Kamala Harris knows the US needs to updates national policy to the reality of modern families. The falling trend of American women’s participation in the labour force pre-dates the Covid crisis. It’s been declining for years as the lack of support for working families and the conservative backlash against working women chipped away at America’s one-time lead. There were more women working in famously-sexist Japan before the crisis than there were in the US. This has finally been recognised by no less than Jerome Powell, the head of the Fed, publicly connecting the dots between public policy, women and work.

And that may finally be the salutary lesson from this crisis. If countries want women working and babies born (aka healthy labour forces and replacement-level birth rates), you need to design it in. Otherwise, women will vote with their wombs and walk out of the workforce.

This crisis is a global report card of how we are doing at every level. And the answer is, better in some countries, companies and couples than others. Women are like the canaries in the mine, revealing the health of the whole. But for those caught in lousy contexts, remember these few things:

Sanity Savers

1.    This is not about you. Or your partner. Understand the above. There are bigger forces at play that make this moment untenable. Lower your expectations of yourself and your (once)-loved one. I used to challenge women with the 80/20 rule. During Covid, lower it to 50. Get half of everything done – and congratulate yourself for the achievement.

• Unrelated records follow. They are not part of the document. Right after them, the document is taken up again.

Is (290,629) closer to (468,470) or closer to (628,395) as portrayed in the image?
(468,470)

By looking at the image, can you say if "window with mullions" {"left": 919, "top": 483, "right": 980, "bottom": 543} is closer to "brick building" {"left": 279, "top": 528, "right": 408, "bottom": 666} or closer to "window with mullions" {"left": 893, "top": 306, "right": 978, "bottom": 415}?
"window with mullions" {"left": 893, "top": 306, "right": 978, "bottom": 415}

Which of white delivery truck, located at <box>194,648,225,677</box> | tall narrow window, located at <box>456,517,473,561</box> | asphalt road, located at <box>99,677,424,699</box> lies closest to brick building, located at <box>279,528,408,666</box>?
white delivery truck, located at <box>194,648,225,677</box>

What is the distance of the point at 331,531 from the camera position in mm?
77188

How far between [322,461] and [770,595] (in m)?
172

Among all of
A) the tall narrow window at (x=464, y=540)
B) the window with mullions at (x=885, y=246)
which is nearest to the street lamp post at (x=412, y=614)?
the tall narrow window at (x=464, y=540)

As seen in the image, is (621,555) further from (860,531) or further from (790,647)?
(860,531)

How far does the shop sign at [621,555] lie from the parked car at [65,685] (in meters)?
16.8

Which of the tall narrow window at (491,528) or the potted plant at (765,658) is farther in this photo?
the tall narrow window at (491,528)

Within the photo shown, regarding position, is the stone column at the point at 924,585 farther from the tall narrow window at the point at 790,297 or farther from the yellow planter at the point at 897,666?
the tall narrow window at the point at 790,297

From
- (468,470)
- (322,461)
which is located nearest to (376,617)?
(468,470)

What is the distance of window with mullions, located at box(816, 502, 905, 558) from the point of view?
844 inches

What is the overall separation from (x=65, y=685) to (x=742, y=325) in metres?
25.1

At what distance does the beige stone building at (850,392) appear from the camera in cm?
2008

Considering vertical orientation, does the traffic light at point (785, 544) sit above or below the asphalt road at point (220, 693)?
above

2.    Time off is OK. Ignore the shrill voices screaming that a break is career suicide. Because of longer, healthier lives, careers are stretching to 50 years and more. Taking a year or two off is no big deal, especially if it allows you to accomplish other goals – like maintaining a healthy family. Strong families and relationships are the foundations of strong careers and happy lives and shouldn’t be seen to be in opposition. It’s about different priorities at different phases. Pace yourself and play a long game.

3.    Contract With Your Boss – Negotiate and clarify expectations with your boss. Be transparent about constraints and clear about what you can and can’t do. Deliver on what you promise but don’t promise what you can’t deliver. They are trying to cope too.

4.    Elect More Women – If you want policy making that integrates design thinking around women, families and children, elect more women (or run for office), and lobby to promote more gender balance at work – and at home. We’ve just discovered how much work there is still to do there.